Anonimato

Noite fria de inverno. 01:45 da madrugada. 14 de julho de 2011. Estou saindo de um show de uma banda muito famosa, em homenagem ao dia mundial do rock, caminhando junto da multidão que prestigiou o evento.

O show foi muito bom. Os caras arrebentaram. Foi ainda melhor por que consegui entrar sem pagar e fiquei em um camarote vip com open bar, graças à influência de um cliente antigo de meus serviços que era o responsável pela segurança do evento.

Cantei, dancei, tentei dar umas "azaradas" no mulherio, no entanto, fui chamado de "tio" tantas vezes que acabei desistindo e fiquei apenas curtindo o show.

O caminho até o estacionamento é longo. Quase dois quilômetros. Estratégia usada pelos organizadores para evitar tumultos e engarrafamentos desnecessários, melhor assim.

Gosto do burburinho das pessoas, e da sensação de ser apenas mais um. E isso é fundamental na minha profissão, quanto menos chamar a atenção melhor.

Estou com uma calça jeans, camisa preta com a foto da banda, uma jaqueta jeans surrada por cima, um par de tênis velhos, sujos e confortáveis, e um boné branco virado para traz. Quem olhasse de longe não me daria mais que 25 anos, camuflado como estava no meio daqueles garotos e garotas.

Aqui e acolá se via uns coroas como eu, porém, nenhum deles estava tão à vontade.

Durante a caminhada, apesar do zunzunzum, consegui levar meus pensamentos para longe, bem longe dali.
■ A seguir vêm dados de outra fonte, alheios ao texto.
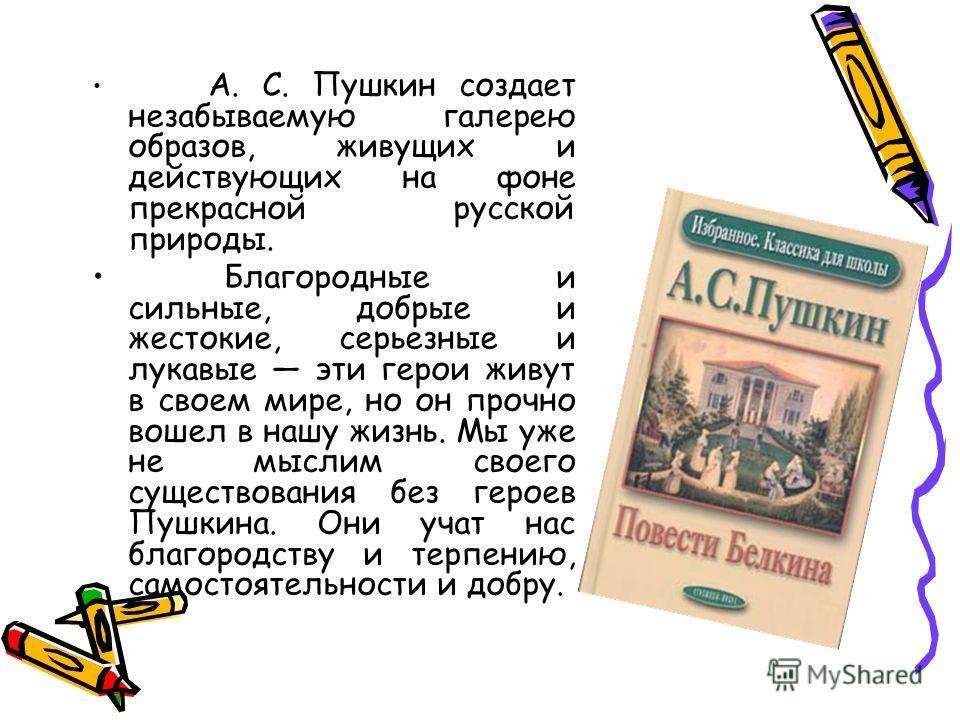 А. С. Пушкин создает незабываемую галерею образов, живущих и действующих на фоне прекрасной русской природы. Благородные и сильные, добрые и жестокие, серьезные и лукавые эти герои живут в своем мире, но он прочно вошел в нашу жизнь. Мы уже не мыслим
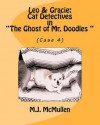 Leo & Gracie: Cat Detectives in the Ghost of Mr. Doodles (Case 4) - M. J. McMullen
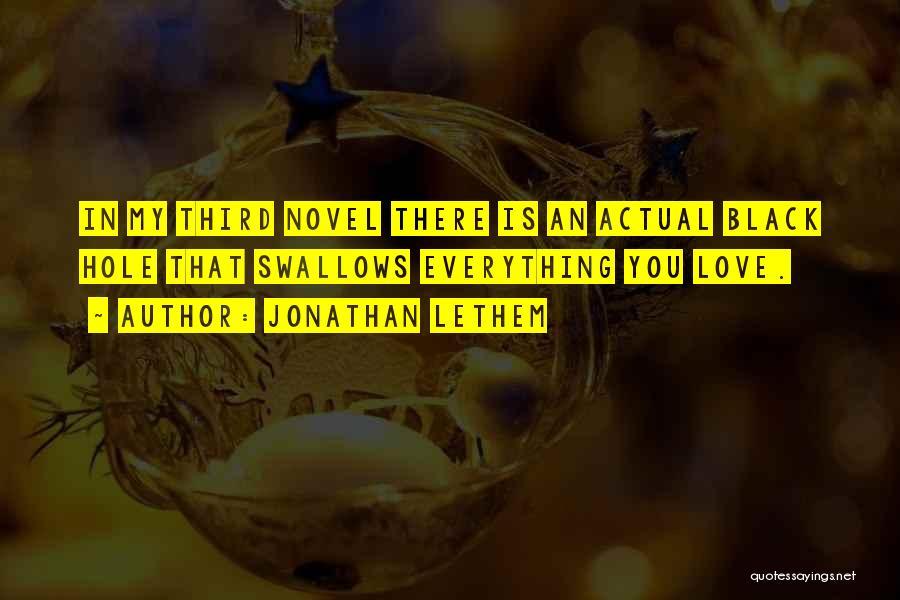 Jonathan Lethem Quotes 280806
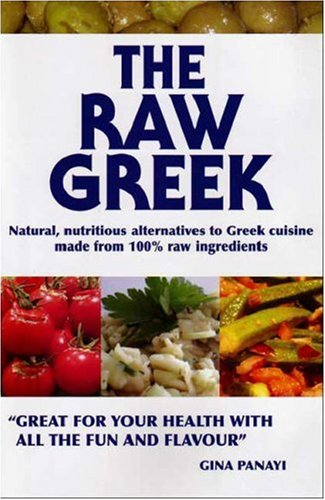 The Raw Greek: Natural, Nutritious Alternatives to Greek Cuisine Made From 100% Raw Ingredients by Gina Panayi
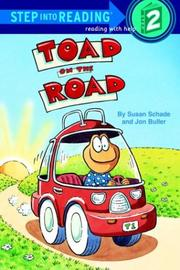 TOAD ON THE ROAD by Susan Schade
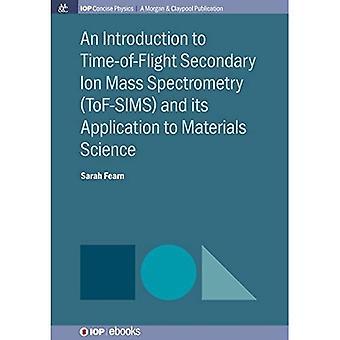 Un'introduzione alla spettrometria di massa di ioni secondari di tempo di volo (Tof-Sims) e la sua applicazione alla scienza dei materiali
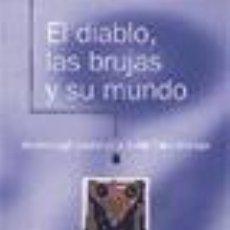 Libros: EL DIABLO, LAS BRUJAS Y SU MUNDO. Lote 237511035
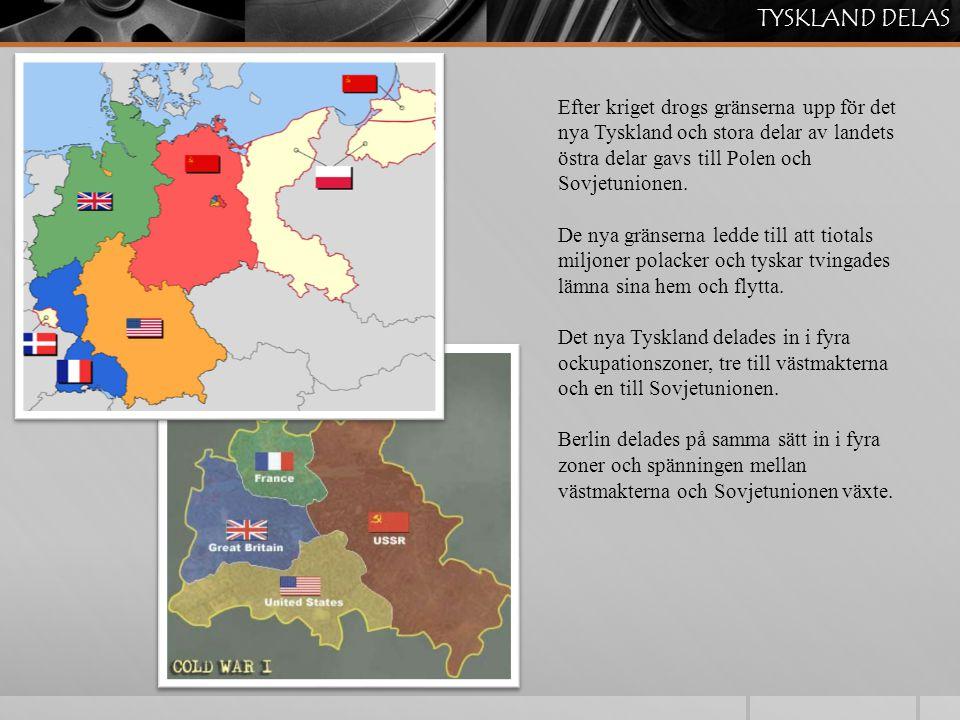 TYSKLAND DELAS Efter kriget drogs gränserna upp för det nya Tyskland och stora delar av landets östra delar gavs till Polen och Sovjetunionen. De nya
De quando em quando, para não perder a direção, mirava um gorro preto que estava a poucos passos a minha frente, e que eu sabia que iria na direção do meu carro.
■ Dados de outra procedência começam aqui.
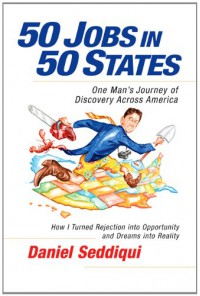 50 Jobs in 50 States: One Man's Journey of Discovery Across America - Daniel Seddiqui
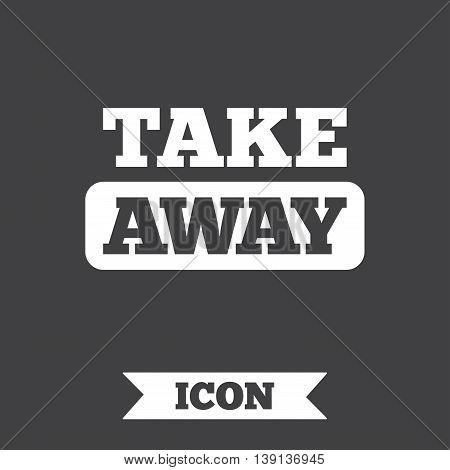 Take away sign icon. Takeaway food or coffee drink symbol. Graphic design element. Flat take away symbol on dark background. Vector
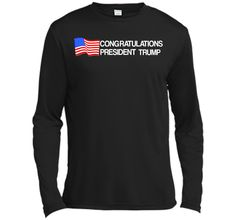 Congratulate Trump for president 2017 T-ShirtFind out more at https://www.itee.shop/products/congratulate-trump-for-president-2017-t-shirt-long-sleeve-moisture-absorbing-shirt-5332 #tee #tshirt #named tshirt #hobbie tshirts #Congratulate Trump for president 2017 T-Shirt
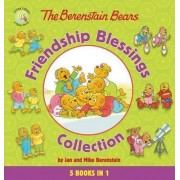 The Berenstain Bears Friendship Blessings Collection by Jan & Mike Berenstain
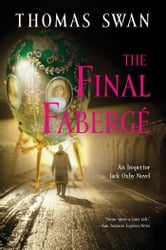 The Final Faberge - An Inspector Jack Oxby Novel ebook by Thomas Swan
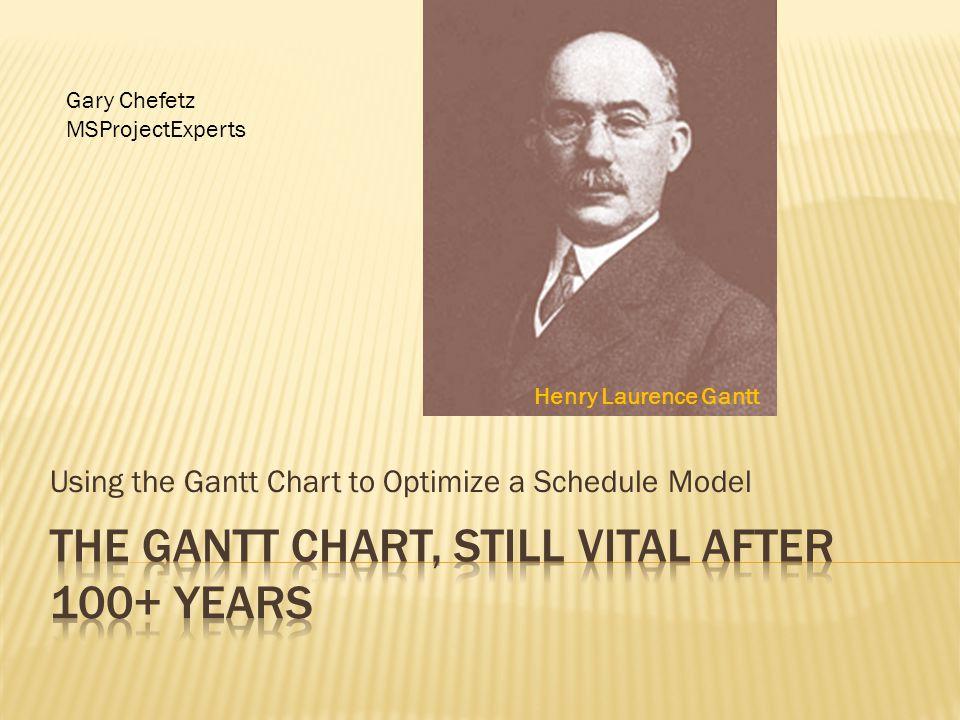 the Gantt Chart, Still vital after 100+ years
Minha vida estava uma merda. Flagrei minha mulher entrando no motel com um garotão, da idade de nossa filha, e estamos separados há dois meses.

A Cecília, minha ex, tem uma agência de Marketing, que começou a decolar e arrumar contratos realmente valiosos, tudo isso devido, principalmente, ao dito garotão, que é visto como um novo gênio da propaganda. Eu detesto propaganda, e agora muito mais.

Foi muito doloroso na hora, não esperava e tão pouco desconfiava de alguma coisa. No dia que a peguei eu tinha ido até a agência sem avisar, tentando fazer uma surpresa, e eu é que fui surpreendido.

Quando eu estava descendo do carro, Cecília estava saindo da agência, conversando muito alegremente e dando sorrisos e trocando olhares com o rapaz que me recordaram nossa época de namoro, um incômodo tomou conta de meu estômago e senti que meu rosto enrubescia, resolvi não me revelar e os segui, e o resto vocês já sabem.

Estão sendo tempos difíceis. Tempo de reavaliar a vida e pensar o que levou a Cecília a me trair. Dor de corno é foda. Depois de muito pensar, cheguei à conclusão que o meu emprego era o principal motivo gerador desse fato. Tenho que viajar muito, sem poder dizer para onde, o que faz com que eu minta assiduamente. Mentiras que ela fingia engolir.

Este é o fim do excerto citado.